The incubator hubs do not always seem to tackle the strategic issues like readying their young hopefuls for the tough life that awaits them. And this is what makes the accelerator programmes more interesting as they seem to acknowledge that you need to take the best and help them get better. A successful start-up culture is one in which the majority of young hopefuls fail and maybe even move on.

The incubator hubs do not really have a business model themselves. They are largely donor or charity funded and with anything that’s funded in this way, fashions change and the money moves on. In developed countries, incubators are often funded by local or regional governments but the idea of African national or local government putting things like this on their budget seems fanciful.

Most African cities are cash tills of patronage that pay for bloated (sometimes non-existent) workforces and do not seem to exert much magic on their surroundings.
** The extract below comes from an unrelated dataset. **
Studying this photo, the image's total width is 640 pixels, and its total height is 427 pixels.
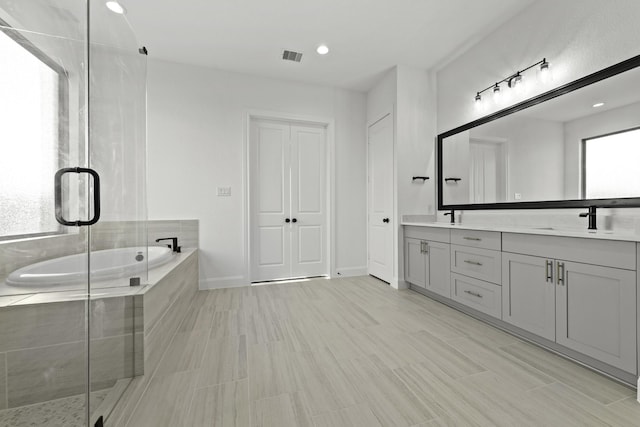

The better informed conjure the name and successes of Governor Fashola in Lagos but he remains one of a handful with vision and drive. In Europe, innovation hubs are often used as part of urban regeneration which is what makes 44 Stanley Avenue and JoziHub interesting: they contribute something to regenerating a run-down area of Johannesburg. Why isn’t this happening elsewhere in Africa?

Having one or two incubator hubs should not be the sum of a start-up culture in a country: it may be a start but it’s not the end. There need to be independent and successful entrepreneurs who can act as role models and sometimes as mentors. And there needs to be funding…Donor funding needs to be used to set up things and then move on. If it’s a public service, African Governments need to fund it out of their own budgets because that way, someone gets to take responsibility…I’m still not completely convinced of the case made for impact investment but I’m willing to wait and see what it produces…Most importantly, Africa needs start-ups that are a commercial success that pull in more money (both local and international) on the back of success.